-------- Text to read

I would also like to further comment on two larger points that the article raises – redensification & Public Private Partnerships. I don’t understand why the media still uses the cliché of high FSI Benefits the Real estate sharks. When one talks about increasing the FSI, it is always seen as a selfish wealth- generating mechanism for the developer. Well, the builders make money in any case- with an increased FSI or otherwise. But he definitely makes more money in a scarcity market like ours than in a market with a rational demand and supply situation. On the other hand, if you think about pure economics, increasing FSI will unquestionably benefit the poorest and the middle class. A leading economist once said that this attitude of attacking the private enterprise and rejecting an increase in the construction of badly needed built space because some developers or land owners might get rich is like preventing farmers to cultivate wheat in the middle of a famine because they might make money by selling their wheat. The city desperately needs new buildings to house its people which the developer will build with their extra FSI. So I don’t think there is anything wrong with developers adding to the built space of the city in exchange for building public amenities like parking garages for the city. It is a win-win situation.
Public-private partnerships is seen as a way to go in every other sector, so why should the infrastructure sector stay behind? The Government today simply doesn’t have the money to build these public assets. The Private enterprise can deliver on these amenities when incentivized rightly. It is important that we embrace public-private partnerships instead of fearfully rejecting them.
The slums prevalent in many Indian cities are an evidence of the massive shortage of low cost housing. The census states that 42.6 million people lived in slums in 2001. This constitutes 15 per cent of the total urban population of the country and 22.6 per cent of the urban population of the states or union territories reporting slums.
Why the crisis?
The reason for this crisis is because India has not created housing in proportion to demand. We need to resolve this situation by two-ring strategy
- Government subsidized Economically weaker section housing.
- Drive the creation of Market drive affordable housing
Economically Weak Segment housing
As the statistics reveal, a large part of the demand in housing comes from the lower income segment. Within this segment, there is a need to deliver government subsidized housing for households with less than INR 10,000 monthly income. It would be highly difficult to be able to deliver market driven housing to this segment; even though PPP models can be a good option.

----------------
-------- Entries provided

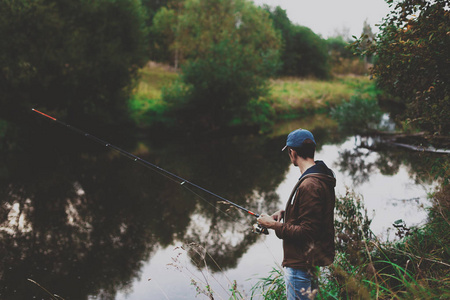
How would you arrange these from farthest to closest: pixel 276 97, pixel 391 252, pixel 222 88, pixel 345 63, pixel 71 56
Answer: pixel 345 63 < pixel 276 97 < pixel 222 88 < pixel 71 56 < pixel 391 252

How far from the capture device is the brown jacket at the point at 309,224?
303 centimetres

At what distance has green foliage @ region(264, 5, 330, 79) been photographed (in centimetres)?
5222

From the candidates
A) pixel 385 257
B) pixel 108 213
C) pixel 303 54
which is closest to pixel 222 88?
pixel 108 213

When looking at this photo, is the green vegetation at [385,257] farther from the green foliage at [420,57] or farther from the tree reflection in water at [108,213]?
the tree reflection in water at [108,213]

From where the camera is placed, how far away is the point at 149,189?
480 inches

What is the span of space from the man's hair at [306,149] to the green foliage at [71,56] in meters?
17.8

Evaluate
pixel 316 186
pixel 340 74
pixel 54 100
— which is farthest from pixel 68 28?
pixel 340 74

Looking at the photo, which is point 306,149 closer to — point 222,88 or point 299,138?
point 299,138

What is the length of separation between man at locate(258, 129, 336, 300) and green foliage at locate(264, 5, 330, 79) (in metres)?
48.6

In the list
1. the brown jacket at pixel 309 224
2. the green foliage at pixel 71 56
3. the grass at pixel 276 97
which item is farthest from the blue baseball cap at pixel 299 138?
the grass at pixel 276 97

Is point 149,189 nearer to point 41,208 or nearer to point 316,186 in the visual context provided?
point 41,208

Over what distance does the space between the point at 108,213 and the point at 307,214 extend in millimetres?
7720

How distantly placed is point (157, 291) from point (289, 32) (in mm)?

----------------

◆ **Goal**
Reproduce the housing text above, from "The reason for" up to and including "a good option.".

◆ **Expected output**
The reason for this crisis is because India has not created housing in proportion to demand. We need to resolve this situation by two-ring strategy
- Government subsidized Economically weaker section housing.
- Drive the creation of Market drive affordable housing
Economically Weak Segment housing
As the statistics reveal, a large part of the demand in housing comes from the lower income segment. Within this segment, there is a need to deliver government subsidized housing for households with less than INR 10,000 monthly income. It would be highly difficult to be able to deliver market driven housing to this segment; even though PPP models can be a good option.